Football stadium in Syracuse, Sicily

Stadio Nicola de Simone (commonly known as La Fossa dei Leoni) is a football stadium in Syracuse, Sicily. It is the home of Siracusa football team and has a capacity of 5,946 spectators.

The stadium was built in 1930 and was inaugurated in 1932. It was originally named the Stadio Vittorio Emanuele III, after the King of Italy, but it was re-named in honour of Nicola de Simone, a Siracusa player who died as a result of an accidental kick to the side of the head he had received during a game against Palma Campania on 13 May 1979.

The stadium is located in the Piazza Luigi Leone Cuella in central Siracusa's historic Santa Lucia district, near the Basilica of Santa Lucia and the Shrine of Our Lady of Tears.

==History==
Stadio Nicola de Simone was originally built in 1930, during the years of fascism in Italy, as can be seen in symbols which are still visible in the architecture of the stadium's main entrance. The original name for many years was Stadio Vittorio Emanuele III, which is also visible on the stadium's main entrance. Its original capacity was around 8,000 spectators, although this was later brought down to its current capacity after numerous anti-violence laws were passed in Sicily. Despite this, after the club moved up to Serie C in 1988, it reached a maximum capacity of 12,000 spectators.

During the season of 1994–95, a metal security fence was built between the playing field and the spectators. This drastically reduced its capacity, as well as its visibility, especially in the sector of the South Curve, which was previously occupied by the home club's most devoted fans, who since then no longer occupy that sector. The South Curve was then reserved for the visiting team's fans and for this reason a security cage was built to space the steps and the curve itself (now called East Curve), further reducing overall capacity. As a result, the local fans were forced to find a place in the new West Curve, today known as “ Curva Anna “.

The stadium underwent minor renovations to its locker rooms and stands in 2001, which included the installation of a field watering system and of 700 blue seats (to match Siracusa's colors) in the grandstand. During this renovation, the stadium also added a west curve of seats, which restored the capacity back up to its current number.

In 2006, the stadium underwent further renovations, including the installation of better lights, the installation of a sound system, and the installation of new grass. Along with the renovation, a synthetic turf field was built nearby for practices and the youth squad, named after former Siracusa manager Paul Quattropani.

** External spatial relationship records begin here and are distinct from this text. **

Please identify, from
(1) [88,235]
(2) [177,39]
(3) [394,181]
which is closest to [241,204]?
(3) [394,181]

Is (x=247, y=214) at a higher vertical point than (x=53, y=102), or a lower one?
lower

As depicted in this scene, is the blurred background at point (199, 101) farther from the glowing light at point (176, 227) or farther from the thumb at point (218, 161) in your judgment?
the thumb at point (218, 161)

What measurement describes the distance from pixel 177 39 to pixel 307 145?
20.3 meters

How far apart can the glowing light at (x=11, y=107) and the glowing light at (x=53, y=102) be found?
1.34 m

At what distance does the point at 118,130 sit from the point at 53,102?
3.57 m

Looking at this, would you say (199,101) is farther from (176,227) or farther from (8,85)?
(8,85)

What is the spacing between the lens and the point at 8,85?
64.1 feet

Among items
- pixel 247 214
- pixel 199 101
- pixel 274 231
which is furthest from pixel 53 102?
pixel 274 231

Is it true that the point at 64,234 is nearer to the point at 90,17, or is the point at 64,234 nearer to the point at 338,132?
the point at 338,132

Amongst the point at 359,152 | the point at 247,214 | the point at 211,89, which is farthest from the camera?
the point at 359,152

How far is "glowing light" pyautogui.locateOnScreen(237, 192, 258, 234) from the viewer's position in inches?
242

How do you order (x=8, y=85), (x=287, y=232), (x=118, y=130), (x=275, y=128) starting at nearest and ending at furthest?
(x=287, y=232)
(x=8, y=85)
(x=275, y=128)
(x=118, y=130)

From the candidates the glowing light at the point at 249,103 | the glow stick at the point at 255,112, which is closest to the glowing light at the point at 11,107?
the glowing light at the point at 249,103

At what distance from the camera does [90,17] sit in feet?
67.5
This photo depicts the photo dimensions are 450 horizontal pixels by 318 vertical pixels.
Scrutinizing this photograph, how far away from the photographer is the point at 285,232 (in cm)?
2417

In 2007, the grandstand was named after a young Siracusa striker, Corrado Siringo, who died in a car accident earlier that year.

In December 2008, the canopy roof over the Central Tribune grandstand was demolished after the local Municipal authority had declared it unsafe for the public.

During 2009, further structural interventions were carried out, as requested by the Lega Pro inspector and which concerned the installation of plexiglass fences in all sectors of the stadium; the construction of the security room where CCTV cameras connected to the Police Headquarters are installed; the resizing of the pitch according to the parameters required by the professional championships; the extension of the West Curve; the expansion of the Guest Sector in the East Curve to 500 seats, and finally the creation of new emergency exits. After 2010, other decorative interventions were carried out to give a definitive image to the historic stadium, such as the reconstruction of a new canopy roof over the Central Tribune, rebuilt according to the parameters of the previous structure at the behest of the Superintendence which judged it to be of historical architectural importance.